#### JOB 1
In the passage on bureaucrats and misdirected email, which attributes does it say might be prized in the plodding bureaucrat instead of agility and sharp thinking?
#### JOB 2
Continue the passage on misdirected US military email from the point where it stops.

Fleet-footed agility and sharp thinking rarely characterise the plodding bureaucrat. An argument can be made that different attributes are prized: cherished incompetence, spells of inattentiveness, and dedication to keeping things secret with severity. What matters is not what you did, but what you pretended to do.
Even with maintaining secrecy, the plodding desk-job hack can face problems, all falling under the umbrella term of “human error.” Papers and files can stray. The occasional USB stick can find its way into unwanted hands. And then there is that damnable business about the cloud and who can access it.
Despite repeated warnings over a decade by the Amsterdam-based Mali Dili, contracted to manage email accounts of the West African state, traffic from the US military continued to find its way to the .ml domain, the country identifier of Mali. (For all we know, this may still be happening.) This arose because of a typing error, with .mil being the suffix for US military email addresses.

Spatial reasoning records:
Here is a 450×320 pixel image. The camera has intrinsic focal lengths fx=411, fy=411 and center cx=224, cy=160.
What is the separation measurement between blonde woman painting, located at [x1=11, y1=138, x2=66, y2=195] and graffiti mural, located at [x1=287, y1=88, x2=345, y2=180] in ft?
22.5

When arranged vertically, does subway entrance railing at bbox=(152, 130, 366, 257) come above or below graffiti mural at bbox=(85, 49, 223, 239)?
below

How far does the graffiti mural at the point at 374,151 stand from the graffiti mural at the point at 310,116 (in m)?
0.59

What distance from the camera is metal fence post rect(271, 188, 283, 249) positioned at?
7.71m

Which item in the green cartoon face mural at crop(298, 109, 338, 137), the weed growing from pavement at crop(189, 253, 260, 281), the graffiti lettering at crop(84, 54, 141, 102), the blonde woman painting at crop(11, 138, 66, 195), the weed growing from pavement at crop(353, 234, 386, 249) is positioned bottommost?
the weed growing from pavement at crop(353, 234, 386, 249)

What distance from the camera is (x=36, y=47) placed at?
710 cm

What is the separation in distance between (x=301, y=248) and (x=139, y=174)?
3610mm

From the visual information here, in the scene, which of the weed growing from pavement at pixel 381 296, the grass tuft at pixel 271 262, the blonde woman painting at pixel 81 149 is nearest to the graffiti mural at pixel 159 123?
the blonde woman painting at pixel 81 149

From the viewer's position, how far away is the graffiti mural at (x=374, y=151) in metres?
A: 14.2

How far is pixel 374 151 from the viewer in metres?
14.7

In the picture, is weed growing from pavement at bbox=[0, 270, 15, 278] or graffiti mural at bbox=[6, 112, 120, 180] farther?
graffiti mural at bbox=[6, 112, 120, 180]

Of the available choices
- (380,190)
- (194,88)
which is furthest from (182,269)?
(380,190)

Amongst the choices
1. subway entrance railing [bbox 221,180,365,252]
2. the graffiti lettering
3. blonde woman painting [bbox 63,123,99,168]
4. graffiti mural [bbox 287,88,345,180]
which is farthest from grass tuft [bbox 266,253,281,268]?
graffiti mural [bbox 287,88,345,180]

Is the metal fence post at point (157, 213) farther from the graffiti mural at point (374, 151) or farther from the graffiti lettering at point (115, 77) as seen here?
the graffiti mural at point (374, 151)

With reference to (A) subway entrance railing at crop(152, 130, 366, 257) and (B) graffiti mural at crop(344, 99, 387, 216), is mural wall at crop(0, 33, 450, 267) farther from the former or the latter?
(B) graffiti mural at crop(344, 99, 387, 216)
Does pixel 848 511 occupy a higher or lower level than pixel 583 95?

#### TASK RESULT 1
Cherished incompetence, spells of inattentiveness, and dedication to keeping things secret with severity.

#### TASK RESULT 2
Other countries also seemed caught up in the domain confusion. Over a dozen emails intended for the Dutch military also found their way into the Mali Dili net, with .ml being confused with .nl. Eight emails from the Australian Department of Defence, intended for US military consumption, also met the same fate. These include problems about corrosion in Australia’s F-35 and an artillery manual “carried by command post officers for each battery.”
The man most bemused by this is not, it would seem, in the Pentagon, but a certain Dutch entrepreneur who was given the task of managing the domain. Johannes Zuurbier has found himself inconvenienced by the whole matter for some years. In 2023, he decided to gather the misdirected messages. He currently holds 117,000 of them, though he has received anywhere up to 1,000 messages a day. He has been good enough to badger individuals in the US national cyber security service, the White House, and the local defence attaché in Mali.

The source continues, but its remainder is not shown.